### What is needed
Copy out the records below exactly as they appear.

-------- Data shown

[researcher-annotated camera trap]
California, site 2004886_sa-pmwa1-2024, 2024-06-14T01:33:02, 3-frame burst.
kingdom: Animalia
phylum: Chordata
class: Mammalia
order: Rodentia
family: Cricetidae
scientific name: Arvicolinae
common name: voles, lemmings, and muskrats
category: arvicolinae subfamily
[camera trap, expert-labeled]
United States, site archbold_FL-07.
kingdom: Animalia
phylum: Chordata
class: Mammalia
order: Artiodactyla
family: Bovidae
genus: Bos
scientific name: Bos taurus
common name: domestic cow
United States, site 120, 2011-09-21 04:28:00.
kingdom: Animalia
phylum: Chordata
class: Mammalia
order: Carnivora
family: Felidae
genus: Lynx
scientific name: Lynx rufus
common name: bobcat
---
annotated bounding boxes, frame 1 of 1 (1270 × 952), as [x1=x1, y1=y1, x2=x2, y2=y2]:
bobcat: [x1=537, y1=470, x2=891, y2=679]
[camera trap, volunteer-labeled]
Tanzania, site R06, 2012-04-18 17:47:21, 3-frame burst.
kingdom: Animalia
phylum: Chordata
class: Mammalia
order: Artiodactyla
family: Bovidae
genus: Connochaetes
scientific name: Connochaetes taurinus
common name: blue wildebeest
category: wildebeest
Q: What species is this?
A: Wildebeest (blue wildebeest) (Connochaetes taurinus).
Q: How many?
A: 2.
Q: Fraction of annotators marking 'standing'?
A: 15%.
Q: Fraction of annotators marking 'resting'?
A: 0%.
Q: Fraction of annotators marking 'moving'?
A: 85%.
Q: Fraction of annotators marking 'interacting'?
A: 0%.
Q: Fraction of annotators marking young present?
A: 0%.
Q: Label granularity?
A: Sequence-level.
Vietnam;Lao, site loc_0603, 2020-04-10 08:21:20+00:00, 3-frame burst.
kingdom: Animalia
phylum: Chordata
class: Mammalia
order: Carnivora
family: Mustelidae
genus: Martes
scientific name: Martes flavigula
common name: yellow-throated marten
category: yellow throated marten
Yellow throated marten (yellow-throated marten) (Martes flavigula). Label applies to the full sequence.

----------------

### Task output
[researcher-annotated camera trap]
California, site 2004886_sa-pmwa1-2024, 2024-06-14T01:33:02, 3-frame burst.
kingdom: Animalia
phylum: Chordata
class: Mammalia
order: Rodentia
family: Cricetidae
scientific name: Arvicolinae
common name: voles, lemmings, and muskrats
category: arvicolinae subfamily
[camera trap, expert-labeled]
United States, site archbold_FL-07.
kingdom: Animalia
phylum: Chordata
class: Mammalia
order: Artiodactyla
family: Bovidae
genus: Bos
scientific name: Bos taurus
common name: domestic cow
United States, site 120, 2011-09-21 04:28:00.
kingdom: Animalia
phylum: Chordata
class: Mammalia
order: Carnivora
family: Felidae
genus: Lynx
scientific name: Lynx rufus
common name: bobcat
---
annotated bounding boxes, frame 1 of 1 (1270 × 952), as [x1=x1, y1=y1, x2=x2, y2=y2]:
bobcat: [x1=537, y1=470, x2=891, y2=679]
[camera trap, volunteer-labeled]
Tanzania, site R06, 2012-04-18 17:47:21, 3-frame burst.
kingdom: Animalia
phylum: Chordata
class: Mammalia
order: Artiodactyla
family: Bovidae
genus: Connochaetes
scientific name: Connochaetes taurinus
common name: blue wildebeest
category: wildebeest
Q: What species is this?
A: Wildebeest (blue wildebeest) (Connochaetes taurinus).
Q: How many?
A: 2.
Q: Fraction of annotators marking 'standing'?
A: 15%.
Q: Fraction of annotators marking 'resting'?
A: 0%.
Q: Fraction of annotators marking 'moving'?
A: 85%.
Q: Fraction of annotators marking 'interacting'?
A: 0%.
Q: Fraction of annotators marking young present?
A: 0%.
Q: Label granularity?
A: Sequence-level.
Vietnam;Lao, site loc_0603, 2020-04-10 08:21:20+00:00, 3-frame burst.
kingdom: Animalia
phylum: Chordata
class: Mammalia
order: Carnivora
family: Mustelidae
genus: Martes
scientific name: Martes flavigula
common name: yellow-throated marten
category: yellow throated marten
Yellow throated marten (yellow-throated marten) (Martes flavigula). Label applies to the full sequence.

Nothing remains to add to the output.